What Richard Henry Dalitz, who died in Oxford, England, on 13 January 2006 following a stroke, modestly called phase space diagrams, every other particle physicist knows as Dalitz plots. From such plots, together with Dalitz pairs and CDD poles (named after Leonardo Castillejo, Dalitz, and Freeman Dyson), Dick’s name will forever be a byword in high-energy particle physics. (Although famous in physics, the name Dalitz is a rare one. One of Dick’s lifelong passions outside science was researching the history of his name, which led him to become an expert historian on the Wendish—also called Sorbian—people, pre-German settlers of Brandenburg who speak a Slavic language.)
Dick was born in Dimboola, Australia, on 28 February 1925. After earning bachelor’s degrees in mathematics and physics at the University of Melbourne, he moved to the University of Cambridge in 1946 and in 1950 completed his PhD on “zero–zero transitions in nuclei.” In such transitions, emission of a real photon is forbidden by angular-momentum conservation, but the transitions do allow for a longitudinally polarized virtual photon that converts into an electron–positron pair. It was this early insight of Dick’s that would later bear fruit with the concept of Dalitz pairs—a form of internal conversion in π 0 → 2γ decay in which one of the emitted photons becomes an e+e– pair.

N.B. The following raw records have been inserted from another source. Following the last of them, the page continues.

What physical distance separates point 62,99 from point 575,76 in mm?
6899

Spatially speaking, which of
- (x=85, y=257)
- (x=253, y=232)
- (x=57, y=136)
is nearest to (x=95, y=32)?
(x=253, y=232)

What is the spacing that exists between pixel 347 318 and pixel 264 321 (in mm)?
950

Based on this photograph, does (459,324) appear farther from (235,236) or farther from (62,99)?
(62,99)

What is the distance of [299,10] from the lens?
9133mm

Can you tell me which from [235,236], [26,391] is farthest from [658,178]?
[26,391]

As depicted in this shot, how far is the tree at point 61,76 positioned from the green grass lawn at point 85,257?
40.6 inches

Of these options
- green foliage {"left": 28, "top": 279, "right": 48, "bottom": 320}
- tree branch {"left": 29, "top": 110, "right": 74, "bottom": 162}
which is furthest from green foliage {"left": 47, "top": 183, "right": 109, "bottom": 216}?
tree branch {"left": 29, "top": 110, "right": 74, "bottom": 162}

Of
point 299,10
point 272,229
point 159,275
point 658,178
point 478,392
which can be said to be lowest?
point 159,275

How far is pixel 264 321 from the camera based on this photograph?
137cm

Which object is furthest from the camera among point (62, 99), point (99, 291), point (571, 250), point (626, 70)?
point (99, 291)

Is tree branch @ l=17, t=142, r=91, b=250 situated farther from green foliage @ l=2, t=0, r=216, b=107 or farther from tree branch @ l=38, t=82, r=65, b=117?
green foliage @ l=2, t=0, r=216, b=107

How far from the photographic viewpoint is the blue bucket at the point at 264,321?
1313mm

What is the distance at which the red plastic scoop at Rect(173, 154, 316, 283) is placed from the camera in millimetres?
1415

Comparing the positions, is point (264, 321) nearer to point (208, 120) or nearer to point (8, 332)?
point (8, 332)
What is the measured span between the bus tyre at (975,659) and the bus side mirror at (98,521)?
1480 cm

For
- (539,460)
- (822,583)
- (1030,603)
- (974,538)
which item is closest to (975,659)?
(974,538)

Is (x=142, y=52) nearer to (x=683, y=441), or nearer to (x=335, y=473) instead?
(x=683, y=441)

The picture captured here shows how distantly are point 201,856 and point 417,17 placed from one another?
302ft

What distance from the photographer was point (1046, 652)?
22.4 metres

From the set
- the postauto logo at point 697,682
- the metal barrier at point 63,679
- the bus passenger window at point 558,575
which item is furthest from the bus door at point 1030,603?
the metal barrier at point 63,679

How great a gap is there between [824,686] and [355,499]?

While working on his PhD thesis, Dick spent a year working alongside Cecil Powell’s cosmic ray group at Bristol University and became interested in the strange particles that were beginning to be found in cosmic rays and at particle accelerators. Those particles included the first hypernucleus, in which one of the nucleons is replaced by a strange baryon, and it inspired a lifelong interest in hypernuclei. The observations also included two kinds of mesons, named θ and τ (today known to be the same K+ meson), with the same masses and lifetimes but distinguished by their decays: θ into two pions and τ into three pions. In 1953, by then a lecturer at Birmingham University, Dick analyzed the τ decay into three pions and in so doing introduced the Dalitz plot, a kinematic two-dimensional diagram that reveals quantum properties of unstable particles. The plot showed that the τ had even spin and odd parity, which is different from the θ.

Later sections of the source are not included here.